Records for this exercise →
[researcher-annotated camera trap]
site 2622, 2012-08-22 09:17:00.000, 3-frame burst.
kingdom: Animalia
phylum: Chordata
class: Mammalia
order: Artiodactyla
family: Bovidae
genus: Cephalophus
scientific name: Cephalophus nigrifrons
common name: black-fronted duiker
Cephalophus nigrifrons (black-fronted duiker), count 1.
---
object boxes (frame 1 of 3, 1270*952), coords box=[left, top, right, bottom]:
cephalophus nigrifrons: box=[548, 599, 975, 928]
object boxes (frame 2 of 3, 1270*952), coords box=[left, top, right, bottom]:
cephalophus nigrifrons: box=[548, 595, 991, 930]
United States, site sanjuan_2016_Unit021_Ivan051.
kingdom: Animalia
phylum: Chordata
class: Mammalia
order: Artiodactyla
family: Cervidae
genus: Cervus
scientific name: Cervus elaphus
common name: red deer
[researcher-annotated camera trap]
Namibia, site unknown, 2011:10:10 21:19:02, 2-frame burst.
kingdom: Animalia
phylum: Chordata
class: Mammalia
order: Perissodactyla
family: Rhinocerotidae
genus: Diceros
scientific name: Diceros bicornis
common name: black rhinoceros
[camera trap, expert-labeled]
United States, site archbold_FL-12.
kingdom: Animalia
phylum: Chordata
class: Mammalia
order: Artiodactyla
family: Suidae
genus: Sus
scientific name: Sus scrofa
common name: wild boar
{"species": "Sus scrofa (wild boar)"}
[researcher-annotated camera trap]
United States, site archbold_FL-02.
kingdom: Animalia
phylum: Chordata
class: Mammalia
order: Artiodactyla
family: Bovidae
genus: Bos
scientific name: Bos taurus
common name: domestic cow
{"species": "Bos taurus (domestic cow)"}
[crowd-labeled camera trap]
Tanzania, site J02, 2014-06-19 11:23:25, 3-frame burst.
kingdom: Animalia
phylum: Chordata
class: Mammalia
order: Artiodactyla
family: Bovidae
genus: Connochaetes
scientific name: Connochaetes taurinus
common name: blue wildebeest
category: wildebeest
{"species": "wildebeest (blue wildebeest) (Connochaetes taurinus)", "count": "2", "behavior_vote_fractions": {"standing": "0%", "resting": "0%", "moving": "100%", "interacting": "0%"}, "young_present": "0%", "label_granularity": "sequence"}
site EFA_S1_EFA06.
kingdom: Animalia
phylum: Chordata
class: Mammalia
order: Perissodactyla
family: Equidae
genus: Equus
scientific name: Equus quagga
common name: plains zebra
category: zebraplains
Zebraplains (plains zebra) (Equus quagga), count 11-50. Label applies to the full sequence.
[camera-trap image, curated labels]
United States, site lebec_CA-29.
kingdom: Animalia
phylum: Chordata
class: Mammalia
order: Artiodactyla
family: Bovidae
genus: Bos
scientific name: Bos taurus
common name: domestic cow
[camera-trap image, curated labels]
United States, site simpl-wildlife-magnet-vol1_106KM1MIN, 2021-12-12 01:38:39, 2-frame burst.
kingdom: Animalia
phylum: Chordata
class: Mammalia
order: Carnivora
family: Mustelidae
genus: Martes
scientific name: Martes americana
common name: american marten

Brief → A word-for-word copy of the listing is the expected answer.

Task output →
[researcher-annotated camera trap]
site 2622, 2012-08-22 09:17:00.000, 3-frame burst.
kingdom: Animalia
phylum: Chordata
class: Mammalia
order: Artiodactyla
family: Bovidae
genus: Cephalophus
scientific name: Cephalophus nigrifrons
common name: black-fronted duiker
Cephalophus nigrifrons (black-fronted duiker), count 1.
---
object boxes (frame 1 of 3, 1270*952), coords box=[left, top, right, bottom]:
cephalophus nigrifrons: box=[548, 599, 975, 928]
object boxes (frame 2 of 3, 1270*952), coords box=[left, top, right, bottom]:
cephalophus nigrifrons: box=[548, 595, 991, 930]
United States, site sanjuan_2016_Unit021_Ivan051.
kingdom: Animalia
phylum: Chordata
class: Mammalia
order: Artiodactyla
family: Cervidae
genus: Cervus
scientific name: Cervus elaphus
common name: red deer
[researcher-annotated camera trap]
Namibia, site unknown, 2011:10:10 21:19:02, 2-frame burst.
kingdom: Animalia
phylum: Chordata
class: Mammalia
order: Perissodactyla
family: Rhinocerotidae
genus: Diceros
scientific name: Diceros bicornis
common name: black rhinoceros
[camera trap, expert-labeled]
United States, site archbold_FL-12.
kingdom: Animalia
phylum: Chordata
class: Mammalia
order: Artiodactyla
family: Suidae
genus: Sus
scientific name: Sus scrofa
common name: wild boar
{"species": "Sus scrofa (wild boar)"}
[researcher-annotated camera trap]
United States, site archbold_FL-02.
kingdom: Animalia
phylum: Chordata
class: Mammalia
order: Artiodactyla
family: Bovidae
genus: Bos
scientific name: Bos taurus
common name: domestic cow
{"species": "Bos taurus (domestic cow)"}
[crowd-labeled camera trap]
Tanzania, site J02, 2014-06-19 11:23:25, 3-frame burst.
kingdom: Animalia
phylum: Chordata
class: Mammalia
order: Artiodactyla
family: Bovidae
genus: Connochaetes
scientific name: Connochaetes taurinus
common name: blue wildebeest
category: wildebeest
{"species": "wildebeest (blue wildebeest) (Connochaetes taurinus)", "count": "2", "behavior_vote_fractions": {"standing": "0%", "resting": "0%", "moving": "100%", "interacting": "0%"}, "young_present": "0%", "label_granularity": "sequence"}
site EFA_S1_EFA06.
kingdom: Animalia
phylum: Chordata
class: Mammalia
order: Perissodactyla
family: Equidae
genus: Equus
scientific name: Equus quagga
common name: plains zebra
category: zebraplains
Zebraplains (plains zebra) (Equus quagga), count 11-50. Label applies to the full sequence.
[camera-trap image, curated labels]
United States, site lebec_CA-29.
kingdom: Animalia
phylum: Chordata
class: Mammalia
order: Artiodactyla
family: Bovidae
genus: Bos
scientific name: Bos taurus
common name: domestic cow
[camera-trap image, curated labels]
United States, site simpl-wildlife-magnet-vol1_106KM1MIN, 2021-12-12 01:38:39, 2-frame burst.
kingdom: Animalia
phylum: Chordata
class: Mammalia
order: Carnivora
family: Mustelidae
genus: Martes
scientific name: Martes americana
common name: american marten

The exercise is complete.